Exhibitions Reviews

Reflections: Van Eyck and the Pre-Raphaelites – National Gallery, London

Let me save you the trouble of reading reviews when deciding whether to go and see this small exhibition at the National Gallery.  Critics don’t like it.  This review in the Guardian is particularly entertaining, and likens Pre-Raphaelite art in the UK’s regional gallery collections to a fatberg (I love a vicious review, don’t you?).  I thought it was a fairly good outing though, for the following reasons:

1. It was reasonably informative from a historical point of view.

The premise of the exhibition is the debt owed by the artists later known as the Pre-Raphaelite Brotherhood (Burne Jones, Millais, Holman Hunt and the like) to the National Gallery’s acquisition of The Arnolfini Marriage by Jan Van Eyck.  Once the property of the Spanish royal family, it exited this collection thanks to a Bonaparte, ended up in the hands of a Scottish soldier (not sure how) and was thence acquired by the National Gallery in 1842 as its first Netherlandish painting.

It turns out that, at the time, the students of the Royal Academy were housed in the other end of the National Gallery building, and were therefore able to come and study such works with ease.  The curators present some archival information on the painting’s reception and impact on artists, as well as a quote from Burne Jones himself, to make the argument that this very painting gave the rascally young Pre-Raphaelites something to study when rejecting the perceived constraints of the art of the Renaissance and beyond.  Some of the evidence is quite tenuous, for example the fact that both used mirrors and reflections in their paintings, but the detail about technique was interesting.  I’ve seen Mariana by Sir John Everett Millais several times, for example, but learning about the media used and the preparation of the wood as a painting surface lent my viewing experience new depth.  Also interesting (as a favourite theme of mine) is the life history of The Arnolfini Marriage itself, travelling from the Netherlands to Spain to influence Velasquez, and from there to the UK to become a favourite with the public and artists alike.

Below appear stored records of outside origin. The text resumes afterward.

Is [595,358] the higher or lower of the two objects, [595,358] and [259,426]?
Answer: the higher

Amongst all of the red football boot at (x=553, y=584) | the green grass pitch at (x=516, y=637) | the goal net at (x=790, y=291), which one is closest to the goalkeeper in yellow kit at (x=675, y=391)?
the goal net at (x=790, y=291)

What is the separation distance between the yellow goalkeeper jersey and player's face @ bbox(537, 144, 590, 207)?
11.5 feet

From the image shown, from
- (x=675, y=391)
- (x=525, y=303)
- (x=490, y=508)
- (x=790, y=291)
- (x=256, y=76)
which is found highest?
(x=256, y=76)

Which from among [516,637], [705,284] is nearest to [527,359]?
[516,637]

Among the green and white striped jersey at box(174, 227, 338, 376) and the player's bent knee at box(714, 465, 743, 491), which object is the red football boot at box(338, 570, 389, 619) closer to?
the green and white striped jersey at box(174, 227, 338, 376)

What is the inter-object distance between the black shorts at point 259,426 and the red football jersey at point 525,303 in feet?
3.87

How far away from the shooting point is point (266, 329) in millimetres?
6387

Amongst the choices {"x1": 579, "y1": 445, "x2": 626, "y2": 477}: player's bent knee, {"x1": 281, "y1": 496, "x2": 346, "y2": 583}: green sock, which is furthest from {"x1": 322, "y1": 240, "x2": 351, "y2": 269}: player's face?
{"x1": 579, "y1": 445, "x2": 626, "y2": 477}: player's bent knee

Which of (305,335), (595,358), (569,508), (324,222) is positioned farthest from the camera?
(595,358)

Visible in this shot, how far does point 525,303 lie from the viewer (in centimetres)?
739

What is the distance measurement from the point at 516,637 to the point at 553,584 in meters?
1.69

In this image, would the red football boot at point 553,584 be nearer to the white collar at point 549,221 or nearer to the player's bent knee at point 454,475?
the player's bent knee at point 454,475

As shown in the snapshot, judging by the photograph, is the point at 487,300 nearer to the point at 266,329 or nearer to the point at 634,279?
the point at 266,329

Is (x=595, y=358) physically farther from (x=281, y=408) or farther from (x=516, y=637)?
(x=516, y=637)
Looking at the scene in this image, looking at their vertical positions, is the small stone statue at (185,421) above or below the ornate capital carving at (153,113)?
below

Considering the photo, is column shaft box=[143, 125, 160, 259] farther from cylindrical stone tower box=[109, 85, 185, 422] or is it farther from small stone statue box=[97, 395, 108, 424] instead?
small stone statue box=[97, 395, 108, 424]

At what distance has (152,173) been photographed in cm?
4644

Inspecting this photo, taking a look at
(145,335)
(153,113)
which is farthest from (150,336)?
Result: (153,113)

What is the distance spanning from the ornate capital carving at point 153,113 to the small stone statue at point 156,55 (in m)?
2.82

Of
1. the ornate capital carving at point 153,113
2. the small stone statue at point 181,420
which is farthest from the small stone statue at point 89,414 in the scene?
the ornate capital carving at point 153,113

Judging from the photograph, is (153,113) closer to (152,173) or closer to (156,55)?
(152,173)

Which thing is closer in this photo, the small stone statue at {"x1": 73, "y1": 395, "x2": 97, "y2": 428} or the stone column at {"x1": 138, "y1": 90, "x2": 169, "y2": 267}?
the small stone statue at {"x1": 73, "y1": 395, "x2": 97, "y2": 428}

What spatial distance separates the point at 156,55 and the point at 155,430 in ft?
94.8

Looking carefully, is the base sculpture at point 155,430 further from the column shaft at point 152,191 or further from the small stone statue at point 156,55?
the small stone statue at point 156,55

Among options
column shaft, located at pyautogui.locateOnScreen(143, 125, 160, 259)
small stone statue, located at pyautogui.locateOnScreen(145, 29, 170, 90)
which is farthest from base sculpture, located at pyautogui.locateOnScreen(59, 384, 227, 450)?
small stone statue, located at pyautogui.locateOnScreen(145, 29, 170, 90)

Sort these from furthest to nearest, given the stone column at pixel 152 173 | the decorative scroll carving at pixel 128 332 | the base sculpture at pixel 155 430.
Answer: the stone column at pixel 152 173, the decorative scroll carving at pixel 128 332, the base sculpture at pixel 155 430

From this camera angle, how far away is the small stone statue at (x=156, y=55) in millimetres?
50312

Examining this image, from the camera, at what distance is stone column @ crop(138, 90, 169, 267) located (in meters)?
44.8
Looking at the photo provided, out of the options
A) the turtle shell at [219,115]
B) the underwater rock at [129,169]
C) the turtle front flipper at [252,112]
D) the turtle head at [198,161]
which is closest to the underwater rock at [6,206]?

2. I quite like Pre-Raphaelites

Ok so this is more of a personal preference, but I do.  The touring of the Tate’s Pre-Raphaelite exhibition to the Dunedin Public Art Gallery in 2003 or thereabouts was a formative moment in my interest in art history, and several of these paintings are old friends from that show.  I find the characters of Morris, Rossetti, the wives and girlfriends and so on to be endearing if sometimes a bit ridiculous, and I rather like the rich colours and textures and romantic legends of their paintings.  So that was reason number two.

3. I didn’t have to pay to get in

ICOM cards (International Council of Museums) are a wonderful thing.  It makes a world of difference to one’s enjoyment of an exhibition (or at least to my enjoyment) whether a substantial entry charge has been handed over or not.  This particular exhibition costs £10 on weekdays and £12 at weekends (not a pricing model I’ve seen before, and hopefully not a new trend), which seems a little steep for a display mostly of works from the National Gallery itself and from the Tate.  There was another exhibition downstairs of Degas pastels which was a similar size and calibre but completely free, which seemed to me more reasonable.

If, like me, you want to get your money’s worth in a cultural outing, you may wish to wait a month and see The Arnolfini Marriage when it goes back out into the normal galleries, take special note of the mirror, and imagine yourself to be a young art student railing against the tyranny of Italian Renaissance art.  I imagine it will give much the same effect but be easier on the pocket.

So, dear readers, go to this one if you also like Pre-Raphaelites and are reasonably interested in the formation of historic collections, and particularly if you can get in for free.  If not, you could give it a miss, and read some of the reviews instead for entertainment!